The men were brought back even later. Daria had trouble picking Edward out of the mass that dragged themselves in, covered in identical rags, faces coated in sweat and grime and frost, until he collapsed on their bunk, curling up in a fetal position, forehead pressed against the wall. The other men around them groaned, cursed, whimpered. Edward did none of those things. Edward hummed.

Daria shooed the horrified girls away, promising she would take care of Papa. She crawled in next to Edward. She stroked his brow, his cheeks vibrating dully beneath her fingers. When he didn’t respond to her caress, continuing to lie deathly still, stubbornly humming a tune Daria didn’t recognize, she took Edward’s hands in hers, tenderly unwrapping the scraps of cloth he’d bound them in.

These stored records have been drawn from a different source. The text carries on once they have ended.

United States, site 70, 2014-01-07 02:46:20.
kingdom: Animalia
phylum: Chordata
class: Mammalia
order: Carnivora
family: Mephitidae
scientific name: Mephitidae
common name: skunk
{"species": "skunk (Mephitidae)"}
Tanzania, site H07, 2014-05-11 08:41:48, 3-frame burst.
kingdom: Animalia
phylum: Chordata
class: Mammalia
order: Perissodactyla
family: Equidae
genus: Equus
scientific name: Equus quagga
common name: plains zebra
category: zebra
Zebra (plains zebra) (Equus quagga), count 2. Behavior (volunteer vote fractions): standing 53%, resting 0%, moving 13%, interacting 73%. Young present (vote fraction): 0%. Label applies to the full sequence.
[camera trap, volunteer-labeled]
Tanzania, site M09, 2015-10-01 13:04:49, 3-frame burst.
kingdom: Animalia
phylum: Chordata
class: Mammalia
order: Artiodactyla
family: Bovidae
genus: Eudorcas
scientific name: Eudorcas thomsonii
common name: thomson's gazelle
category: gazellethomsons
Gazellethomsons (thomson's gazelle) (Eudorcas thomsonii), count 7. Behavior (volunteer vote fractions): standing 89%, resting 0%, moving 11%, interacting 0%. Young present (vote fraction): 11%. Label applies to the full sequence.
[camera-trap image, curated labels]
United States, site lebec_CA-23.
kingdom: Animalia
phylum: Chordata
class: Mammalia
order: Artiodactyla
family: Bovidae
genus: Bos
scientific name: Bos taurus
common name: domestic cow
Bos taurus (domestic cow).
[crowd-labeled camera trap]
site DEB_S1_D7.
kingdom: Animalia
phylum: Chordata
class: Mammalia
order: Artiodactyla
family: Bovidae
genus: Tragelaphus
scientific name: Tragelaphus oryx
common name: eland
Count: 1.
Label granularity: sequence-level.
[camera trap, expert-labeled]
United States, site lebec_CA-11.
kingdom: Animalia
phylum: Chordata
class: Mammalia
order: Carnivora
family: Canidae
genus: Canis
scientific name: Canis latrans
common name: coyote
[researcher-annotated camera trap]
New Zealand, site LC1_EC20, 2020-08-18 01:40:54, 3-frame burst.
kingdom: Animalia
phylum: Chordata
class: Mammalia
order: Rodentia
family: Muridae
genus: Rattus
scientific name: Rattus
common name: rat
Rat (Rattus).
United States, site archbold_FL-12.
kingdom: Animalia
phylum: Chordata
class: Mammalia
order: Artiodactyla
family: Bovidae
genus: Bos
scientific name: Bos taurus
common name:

Edward’s hands, his mesmerizing, enchanting hands—too valuable to so much as lift her suitcase on the day of their marriage—had been shredded nearly to the bone.

 

 

Chapter 7

 


This was their life now. Rising at dawn, women to the fields, men to logging, the children fending for themselves. Breakfast was a slice of hard bread, supper a watery broth that reminded Daria of what was left after you washed a pot that vegetables had been boiled in. Every morning, a crew came through the barracks to dispose of the dead. Every evening, a few workers failed to return. The children cried that they were hungry, then eventually stopped. The men raged and plotted revenge and threatened escape, then returned to the forest. At night, they drank moonshine that somehow still managed to materialize, even in the depths of the tundra. They played cards and they brawled over the outcomes. They remembered the lives they once had, the men they’d once been and, to hold on to what small vestiges of that they could, they loudly fucked their wives, their girlfriends, any woman they could get their hands on, their groans blending into the moans, the sobs, and the perennially howling winds.